Há 13 mil anos, um funeral das cavernas

Através de pedrinhas, arqueólogos acreditam ter conseguido explicar um rito final do Paleolítico

Redação AH Publicado em 09/02/2017, às 17h45 - Atualizado em 23/10/2017, às 16h35

Na Idade da Pedra já haviam rituais para rememorar a dor pela perda dos entes queridos
Na Idade da Pedra já haviam rituais para rememorar a dor pela perda dos entes queridos - Shutterstock

Os mortos eram trazidos até uma caverna especial, designada como cemitério. Então, com pedrinhas redondas, trazidas da praia, recebiam desenhos em tinta ocre (um pigmento natural vindo de pedras). As pedras então eram partidas, e uma parte das metades era levada pelos entes queridos, ou talvez um sacerdote. Assim as pessoas se despediam no Paleolítico, há 13 mil anos, na Itália.

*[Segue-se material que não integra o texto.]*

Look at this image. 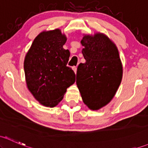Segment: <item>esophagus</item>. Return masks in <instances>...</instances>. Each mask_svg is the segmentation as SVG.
I'll return each mask as SVG.
<instances>
[{"label":"esophagus","mask_w":148,"mask_h":148,"mask_svg":"<svg viewBox=\"0 0 148 148\" xmlns=\"http://www.w3.org/2000/svg\"><path fill=\"white\" fill-rule=\"evenodd\" d=\"M72 69H73V71H74V73H75V74H77V66H73Z\"/></svg>","instance_id":"1"}]
</instances>
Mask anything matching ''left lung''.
<instances>
[{"mask_svg":"<svg viewBox=\"0 0 148 148\" xmlns=\"http://www.w3.org/2000/svg\"><path fill=\"white\" fill-rule=\"evenodd\" d=\"M81 44L86 62L78 66L77 85L88 108L98 110L118 89L123 74L122 62L117 46L103 33L83 34Z\"/></svg>","mask_w":148,"mask_h":148,"instance_id":"obj_1","label":"left lung"}]
</instances>
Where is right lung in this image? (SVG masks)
I'll list each match as a JSON object with an SVG mask.
<instances>
[{
	"label": "right lung",
	"instance_id": "obj_1",
	"mask_svg": "<svg viewBox=\"0 0 148 148\" xmlns=\"http://www.w3.org/2000/svg\"><path fill=\"white\" fill-rule=\"evenodd\" d=\"M66 36L59 28L40 33L24 59L25 78L29 92L42 105L53 107L75 82V74L67 66L70 52L63 46Z\"/></svg>",
	"mask_w": 148,
	"mask_h": 148
}]
</instances>
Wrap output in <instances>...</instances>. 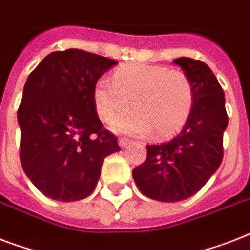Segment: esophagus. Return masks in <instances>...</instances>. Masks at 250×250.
Wrapping results in <instances>:
<instances>
[{"mask_svg":"<svg viewBox=\"0 0 250 250\" xmlns=\"http://www.w3.org/2000/svg\"><path fill=\"white\" fill-rule=\"evenodd\" d=\"M129 143H131V141H129L128 139H125V137H121V139H119V146H121V148H125Z\"/></svg>","mask_w":250,"mask_h":250,"instance_id":"1","label":"esophagus"}]
</instances>
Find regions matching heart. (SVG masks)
I'll use <instances>...</instances> for the list:
<instances>
[{
	"label": "heart",
	"mask_w": 250,
	"mask_h": 250,
	"mask_svg": "<svg viewBox=\"0 0 250 250\" xmlns=\"http://www.w3.org/2000/svg\"><path fill=\"white\" fill-rule=\"evenodd\" d=\"M135 113L117 131L167 137L184 127L193 107V86L186 74L162 64L133 63L118 68L113 82L102 78L93 89V105L102 122L113 125L131 109Z\"/></svg>",
	"instance_id": "b5f03b06"
}]
</instances>
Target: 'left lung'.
Wrapping results in <instances>:
<instances>
[{
	"label": "left lung",
	"mask_w": 250,
	"mask_h": 250,
	"mask_svg": "<svg viewBox=\"0 0 250 250\" xmlns=\"http://www.w3.org/2000/svg\"><path fill=\"white\" fill-rule=\"evenodd\" d=\"M174 63L193 86L190 115L172 140L146 145V160L132 171L141 193L164 202L186 200L205 186L223 160V132L229 125L225 92L209 66L188 57Z\"/></svg>",
	"instance_id": "obj_1"
}]
</instances>
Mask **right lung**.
<instances>
[{"instance_id": "1", "label": "right lung", "mask_w": 250, "mask_h": 250, "mask_svg": "<svg viewBox=\"0 0 250 250\" xmlns=\"http://www.w3.org/2000/svg\"><path fill=\"white\" fill-rule=\"evenodd\" d=\"M118 62L67 49L29 74L18 109L21 167L33 186L58 201H78L97 186L105 157L121 150L93 105L97 80Z\"/></svg>"}]
</instances>
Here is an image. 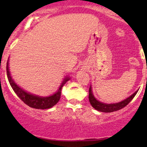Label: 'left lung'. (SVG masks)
Instances as JSON below:
<instances>
[{
  "mask_svg": "<svg viewBox=\"0 0 147 147\" xmlns=\"http://www.w3.org/2000/svg\"><path fill=\"white\" fill-rule=\"evenodd\" d=\"M138 91V90H136L134 93H133L131 96H129V97H127V98L124 99V100L122 101V102L113 103V104H106V103H103L102 102H100V101L97 100V99L95 98L93 93H92V86H91L90 85V88H89L88 99L91 106L97 111L104 113H111L114 112V111H117L118 110H120V109L125 107V106L132 100L133 97L136 96Z\"/></svg>",
  "mask_w": 147,
  "mask_h": 147,
  "instance_id": "8db88e82",
  "label": "left lung"
}]
</instances>
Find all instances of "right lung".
I'll use <instances>...</instances> for the list:
<instances>
[{
  "instance_id": "right-lung-1",
  "label": "right lung",
  "mask_w": 147,
  "mask_h": 147,
  "mask_svg": "<svg viewBox=\"0 0 147 147\" xmlns=\"http://www.w3.org/2000/svg\"><path fill=\"white\" fill-rule=\"evenodd\" d=\"M6 70L8 81H9L10 86L12 88L15 93L25 104L29 106L30 107L36 109H48L55 106V104H57L60 99L62 88H63L64 84L69 81V79H70V77L68 76L65 77L56 92H55L52 95L47 96V97H41V96L34 95V94L27 92L15 83L14 79L11 77V74H10L9 68V59L7 62Z\"/></svg>"
}]
</instances>
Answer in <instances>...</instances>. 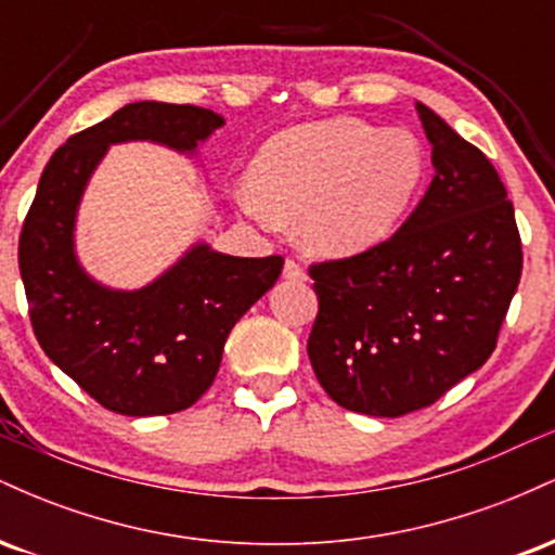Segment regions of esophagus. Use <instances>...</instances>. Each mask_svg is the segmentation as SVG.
Instances as JSON below:
<instances>
[{
    "label": "esophagus",
    "mask_w": 555,
    "mask_h": 555,
    "mask_svg": "<svg viewBox=\"0 0 555 555\" xmlns=\"http://www.w3.org/2000/svg\"><path fill=\"white\" fill-rule=\"evenodd\" d=\"M284 279H289V282H305V279H308V273H305V269L297 263L295 258H289L284 263Z\"/></svg>",
    "instance_id": "1"
}]
</instances>
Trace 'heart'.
Instances as JSON below:
<instances>
[{
	"label": "heart",
	"instance_id": "heart-1",
	"mask_svg": "<svg viewBox=\"0 0 555 555\" xmlns=\"http://www.w3.org/2000/svg\"><path fill=\"white\" fill-rule=\"evenodd\" d=\"M425 177V151L406 130L341 117L286 130L263 145L240 203L263 224L299 216L305 242L349 256L384 242Z\"/></svg>",
	"mask_w": 555,
	"mask_h": 555
}]
</instances>
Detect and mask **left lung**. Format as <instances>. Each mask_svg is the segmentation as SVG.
<instances>
[{
  "label": "left lung",
  "instance_id": "1",
  "mask_svg": "<svg viewBox=\"0 0 555 555\" xmlns=\"http://www.w3.org/2000/svg\"><path fill=\"white\" fill-rule=\"evenodd\" d=\"M430 188L391 237L310 263L318 384L344 410L401 417L436 404L493 354L521 276L514 206L488 156L417 104Z\"/></svg>",
  "mask_w": 555,
  "mask_h": 555
}]
</instances>
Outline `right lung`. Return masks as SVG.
I'll list each match as a JSON object with an SVG mask.
<instances>
[{"label":"right lung","mask_w":555,"mask_h":555,"mask_svg":"<svg viewBox=\"0 0 555 555\" xmlns=\"http://www.w3.org/2000/svg\"><path fill=\"white\" fill-rule=\"evenodd\" d=\"M224 119L193 104L138 101L54 151L23 221L17 263L30 326L47 358L88 397L127 417L171 415L214 384L234 323L282 273L284 258H232L197 245L138 292H112L73 253L75 208L112 143L195 151Z\"/></svg>","instance_id":"obj_1"}]
</instances>
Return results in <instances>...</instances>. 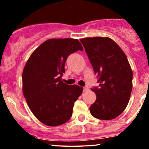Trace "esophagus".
<instances>
[{
	"mask_svg": "<svg viewBox=\"0 0 149 149\" xmlns=\"http://www.w3.org/2000/svg\"><path fill=\"white\" fill-rule=\"evenodd\" d=\"M89 90V88L88 86H85L83 88V92H87Z\"/></svg>",
	"mask_w": 149,
	"mask_h": 149,
	"instance_id": "1",
	"label": "esophagus"
}]
</instances>
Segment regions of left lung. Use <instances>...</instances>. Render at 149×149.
<instances>
[{
  "instance_id": "obj_1",
  "label": "left lung",
  "mask_w": 149,
  "mask_h": 149,
  "mask_svg": "<svg viewBox=\"0 0 149 149\" xmlns=\"http://www.w3.org/2000/svg\"><path fill=\"white\" fill-rule=\"evenodd\" d=\"M100 84L92 91L96 101L90 107L96 118L112 120L127 107L132 89V71L123 51L107 37L80 39Z\"/></svg>"
}]
</instances>
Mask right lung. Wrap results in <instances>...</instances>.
<instances>
[{
	"label": "right lung",
	"instance_id": "add662e5",
	"mask_svg": "<svg viewBox=\"0 0 149 149\" xmlns=\"http://www.w3.org/2000/svg\"><path fill=\"white\" fill-rule=\"evenodd\" d=\"M83 49L77 39H49L32 53L25 65L24 96L33 115L46 125H60L72 116L74 102L83 88L63 83L61 76L67 57Z\"/></svg>",
	"mask_w": 149,
	"mask_h": 149
}]
</instances>
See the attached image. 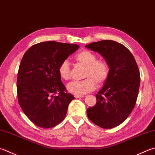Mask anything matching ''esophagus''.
<instances>
[{"instance_id": "obj_1", "label": "esophagus", "mask_w": 155, "mask_h": 155, "mask_svg": "<svg viewBox=\"0 0 155 155\" xmlns=\"http://www.w3.org/2000/svg\"><path fill=\"white\" fill-rule=\"evenodd\" d=\"M82 97H83V95H74V97H75V98Z\"/></svg>"}]
</instances>
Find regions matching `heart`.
I'll use <instances>...</instances> for the list:
<instances>
[{"label": "heart", "mask_w": 155, "mask_h": 155, "mask_svg": "<svg viewBox=\"0 0 155 155\" xmlns=\"http://www.w3.org/2000/svg\"><path fill=\"white\" fill-rule=\"evenodd\" d=\"M78 64L85 66L83 81H77L68 84V91L75 95H83L92 91L97 85H102L108 80L110 66L106 60H97V55L87 49H83L74 55ZM58 74L61 79L68 81L71 78V68L67 60L61 61L58 67Z\"/></svg>", "instance_id": "1"}]
</instances>
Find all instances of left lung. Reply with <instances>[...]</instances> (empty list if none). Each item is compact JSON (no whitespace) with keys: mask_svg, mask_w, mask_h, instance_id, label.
Listing matches in <instances>:
<instances>
[{"mask_svg":"<svg viewBox=\"0 0 155 155\" xmlns=\"http://www.w3.org/2000/svg\"><path fill=\"white\" fill-rule=\"evenodd\" d=\"M100 53L110 66V73L103 88L95 95L97 102L87 109L90 120L104 129L119 125L136 105L140 83L136 60L123 45L111 40L87 45Z\"/></svg>","mask_w":155,"mask_h":155,"instance_id":"left-lung-1","label":"left lung"}]
</instances>
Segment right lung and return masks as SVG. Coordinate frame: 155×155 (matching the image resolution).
<instances>
[{"mask_svg":"<svg viewBox=\"0 0 155 155\" xmlns=\"http://www.w3.org/2000/svg\"><path fill=\"white\" fill-rule=\"evenodd\" d=\"M78 48L76 44L42 42L24 53L17 79L19 104L34 124L51 128L65 119L74 97L61 81L58 67Z\"/></svg>","mask_w":155,"mask_h":155,"instance_id":"right-lung-1","label":"right lung"}]
</instances>
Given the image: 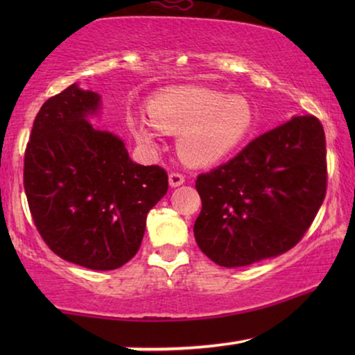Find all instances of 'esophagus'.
Wrapping results in <instances>:
<instances>
[{
  "mask_svg": "<svg viewBox=\"0 0 355 355\" xmlns=\"http://www.w3.org/2000/svg\"><path fill=\"white\" fill-rule=\"evenodd\" d=\"M184 181H186V178H184L181 173H171V174H169V186H171V187L182 186Z\"/></svg>",
  "mask_w": 355,
  "mask_h": 355,
  "instance_id": "obj_1",
  "label": "esophagus"
}]
</instances>
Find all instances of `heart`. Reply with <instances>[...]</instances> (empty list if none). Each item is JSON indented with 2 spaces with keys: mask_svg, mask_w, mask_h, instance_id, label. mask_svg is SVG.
Returning <instances> with one entry per match:
<instances>
[{
  "mask_svg": "<svg viewBox=\"0 0 355 355\" xmlns=\"http://www.w3.org/2000/svg\"><path fill=\"white\" fill-rule=\"evenodd\" d=\"M148 116L128 114V128L147 147H157L158 129L178 134V152L192 166H211L242 147L255 124L254 108L241 95L207 87H169L148 101Z\"/></svg>",
  "mask_w": 355,
  "mask_h": 355,
  "instance_id": "b5f03b06",
  "label": "heart"
}]
</instances>
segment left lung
<instances>
[{
  "mask_svg": "<svg viewBox=\"0 0 355 355\" xmlns=\"http://www.w3.org/2000/svg\"><path fill=\"white\" fill-rule=\"evenodd\" d=\"M193 225L200 250L234 268L297 244L327 193V144L315 116H295L252 140L227 163L203 173Z\"/></svg>",
  "mask_w": 355,
  "mask_h": 355,
  "instance_id": "obj_1",
  "label": "left lung"
}]
</instances>
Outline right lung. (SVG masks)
<instances>
[{
    "instance_id": "obj_1",
    "label": "right lung",
    "mask_w": 355,
    "mask_h": 355,
    "mask_svg": "<svg viewBox=\"0 0 355 355\" xmlns=\"http://www.w3.org/2000/svg\"><path fill=\"white\" fill-rule=\"evenodd\" d=\"M100 103L77 84L43 103L24 157V189L46 245L62 260L105 271L137 254L168 174L134 163L118 135L87 121Z\"/></svg>"
}]
</instances>
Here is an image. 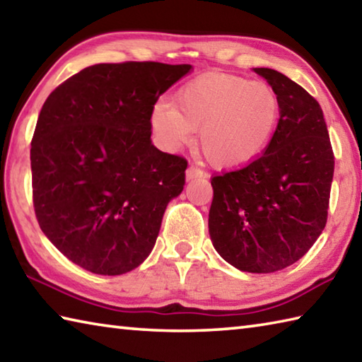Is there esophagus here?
I'll return each instance as SVG.
<instances>
[{
    "label": "esophagus",
    "instance_id": "1",
    "mask_svg": "<svg viewBox=\"0 0 362 362\" xmlns=\"http://www.w3.org/2000/svg\"><path fill=\"white\" fill-rule=\"evenodd\" d=\"M202 176H203L202 170L194 167V165H190V167L186 170V180H187V181L195 180V178H202Z\"/></svg>",
    "mask_w": 362,
    "mask_h": 362
}]
</instances>
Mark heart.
Listing matches in <instances>:
<instances>
[{
	"label": "heart",
	"instance_id": "1",
	"mask_svg": "<svg viewBox=\"0 0 362 362\" xmlns=\"http://www.w3.org/2000/svg\"><path fill=\"white\" fill-rule=\"evenodd\" d=\"M281 100L263 81L230 74H204L175 94V105L158 102L151 127L168 149H178L200 131L206 159L222 168L250 165L274 139Z\"/></svg>",
	"mask_w": 362,
	"mask_h": 362
}]
</instances>
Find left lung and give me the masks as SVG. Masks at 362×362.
Returning a JSON list of instances; mask_svg holds the SVG:
<instances>
[{"instance_id": "left-lung-1", "label": "left lung", "mask_w": 362, "mask_h": 362, "mask_svg": "<svg viewBox=\"0 0 362 362\" xmlns=\"http://www.w3.org/2000/svg\"><path fill=\"white\" fill-rule=\"evenodd\" d=\"M281 100L271 145L250 165L213 176L209 236L225 262L268 274L305 255L328 219L334 153L323 110L287 75L255 67Z\"/></svg>"}]
</instances>
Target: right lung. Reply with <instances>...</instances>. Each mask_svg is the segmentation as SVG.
Instances as JSON below:
<instances>
[{"instance_id": "obj_1", "label": "right lung", "mask_w": 362, "mask_h": 362, "mask_svg": "<svg viewBox=\"0 0 362 362\" xmlns=\"http://www.w3.org/2000/svg\"><path fill=\"white\" fill-rule=\"evenodd\" d=\"M190 64L127 61L72 75L44 102L31 141L34 213L61 254L119 276L146 260L187 160L151 143L160 94Z\"/></svg>"}]
</instances>
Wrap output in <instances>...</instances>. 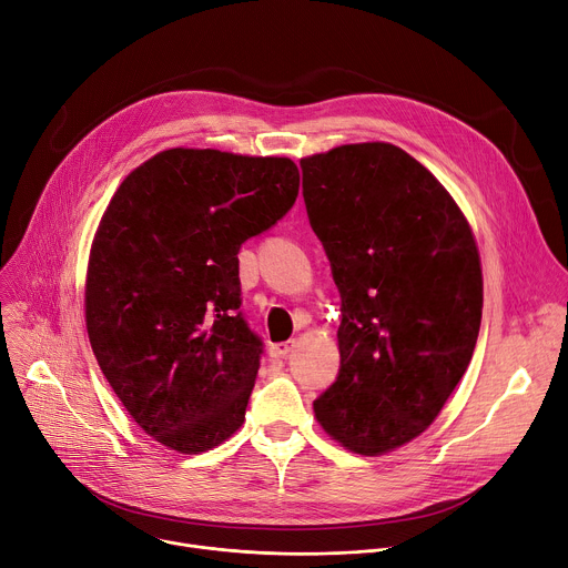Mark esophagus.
<instances>
[{"instance_id": "34e87169", "label": "esophagus", "mask_w": 568, "mask_h": 568, "mask_svg": "<svg viewBox=\"0 0 568 568\" xmlns=\"http://www.w3.org/2000/svg\"><path fill=\"white\" fill-rule=\"evenodd\" d=\"M292 349H294V339H287V343H276V345H272V356L285 358Z\"/></svg>"}]
</instances>
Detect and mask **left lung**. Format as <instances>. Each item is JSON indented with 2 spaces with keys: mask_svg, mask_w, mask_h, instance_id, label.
<instances>
[{
  "mask_svg": "<svg viewBox=\"0 0 568 568\" xmlns=\"http://www.w3.org/2000/svg\"><path fill=\"white\" fill-rule=\"evenodd\" d=\"M311 229L339 292V369L315 399L328 436L384 455L462 382L481 322L479 253L443 184L393 143L301 160Z\"/></svg>",
  "mask_w": 568,
  "mask_h": 568,
  "instance_id": "left-lung-1",
  "label": "left lung"
}]
</instances>
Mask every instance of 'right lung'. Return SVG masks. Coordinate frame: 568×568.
I'll return each mask as SVG.
<instances>
[{
    "label": "right lung",
    "instance_id": "1",
    "mask_svg": "<svg viewBox=\"0 0 568 568\" xmlns=\"http://www.w3.org/2000/svg\"><path fill=\"white\" fill-rule=\"evenodd\" d=\"M298 196L287 158L173 148L134 169L95 233L87 328L109 386L162 445L199 455L242 423L262 358L240 248Z\"/></svg>",
    "mask_w": 568,
    "mask_h": 568
}]
</instances>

A cena pode ser recriada por meio de um estudo das universidades de Gênova, Montreal e do Estado do Arizona. Arqueólogos observaram 29 fragmentos de pedra na caverna de Arene Candidte, na Ligúria, Itália. Desde os anos 1940, sabe-se que ela era usada como necrópole, tendo sido encontrados restos de 20 adultos e crianças. Mas ninguém tinha notado as pedrinhas: manchadas de ocre, que não foi usado para pintar as paredes, elas estavam partidas. Mas não foi possível localizar nenhuma outra metade delas.

Os arqueólogos informam que é o primeiro caso de destruição ritual conhecido, superando em 5 mil anos o achado posterior - no Neolítico, depois do domínio da agricultura. 

Eles também têm um palpite sobre o significado do ritual. Segundo Julien Riel-Salvatore, que coordenou as escavações, a ideia era "matar" as ferramentas, "descarregá-las de seu poder simbólico". Quanto às metades levadas embora, "talvez eles significassem uma ligação com um morto", diz o arqueólogo. "Da mesma maneira que as pessoas hoje dividem as partes de um amuleto de amizade ou deixam um objeto na tumba de um ente querido. É o mesmo tipo de conexão emocional."

Segundo o arqueólogo, há uma lição para os seus colegas a ser tirada do achado. "Historicamente, os arqueólogos não olhavam para estes objetos - se eles os vissem no sítio, falavam 'ah, é uma pedra comum' e as jogavam com o resto do sedimento", comenta. "Precisamos começar a prestar atenção a essas coisinhas que são frequentemente classificadas como pedras. Uma coisa que parece ser natural pode ter um importante sentido artificial."